On Friday, the Deputy Prime Minister, Nick Clegg, gave a speech on civil liberties which included significant proposals on reform of FOI. The Ministry of Justice simultaneously published more details on their website. One of the most widely expected, but still important, announcements concerned adding to the list of bodies currently covered by FOI.

The Association of Chief Police Officers (ACPO), the higher education admissions service (UCAS) and the Financial Ombudsman service had already been consulted on becoming FOIable (to coin a word), and the necessary statutory instrument will be drawn up in short order. A much longer list of public authorities will now be consulted on joining this far from select band. In addition, bodies jointly funded by public authorities will no longer be able to escape the widening bounds of the Act.

So what is the justification for bodies becoming subject to FOI? It is common for people to say that if bodies receive public funding, they should be open to public scrutiny. Many, if not all, of the bodies proposed for inclusion will fall into this category.

So should it be a two-way street? What if bodies lose public funding? Does that mean that they should be removed from FOI?

Higher education is an example. And to some, quite a persuasive one. Even before the recent cuts, some leading figures in universities were pointing out that most of their funding does not come from the Government. The Registrar of the University of Warwick, speaking on Radio 4′s You and Your’s in October 2010, pointed out that only 25% of that university’s funding came from the public purse (and this is not an unusual figure). How much greater the argument for removing universities from FOI when many will soon receive much less, especially those which do not offer science courses.

The Government would probably argue that despite a reduction in public money, higher education institutions will still receive some government funding. And they have been very careful with their language in making these latest announcements. Mr Clegg’s words on the subject were:

“if an organisation’s behaviour and decisions have clear consequences for the public good, people must be able to see right into the heart of them.”

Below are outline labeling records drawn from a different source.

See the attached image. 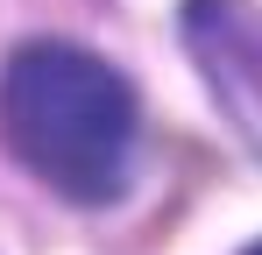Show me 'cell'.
<instances>
[{
    "label": "cell",
    "mask_w": 262,
    "mask_h": 255,
    "mask_svg": "<svg viewBox=\"0 0 262 255\" xmlns=\"http://www.w3.org/2000/svg\"><path fill=\"white\" fill-rule=\"evenodd\" d=\"M0 135L50 192L99 206L128 184L135 92L78 42H21L0 64Z\"/></svg>",
    "instance_id": "obj_1"
},
{
    "label": "cell",
    "mask_w": 262,
    "mask_h": 255,
    "mask_svg": "<svg viewBox=\"0 0 262 255\" xmlns=\"http://www.w3.org/2000/svg\"><path fill=\"white\" fill-rule=\"evenodd\" d=\"M184 42L241 142L262 156V14L248 0H184Z\"/></svg>",
    "instance_id": "obj_2"
},
{
    "label": "cell",
    "mask_w": 262,
    "mask_h": 255,
    "mask_svg": "<svg viewBox=\"0 0 262 255\" xmlns=\"http://www.w3.org/2000/svg\"><path fill=\"white\" fill-rule=\"evenodd\" d=\"M248 255H262V241H255V248H248Z\"/></svg>",
    "instance_id": "obj_3"
}]
</instances>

And the MOJ announcement talks about “public bodies which perform functions of a public nature”. Given this, I think it’s highly unlikely that the Government will seriously consider removing universities and other higher education institutions from FOI.

That said, with a Government keen to move many public functions outside of the public purse and into the ‘Big Society’, I wonder if we will hear more calls for FOI reform in the other direction.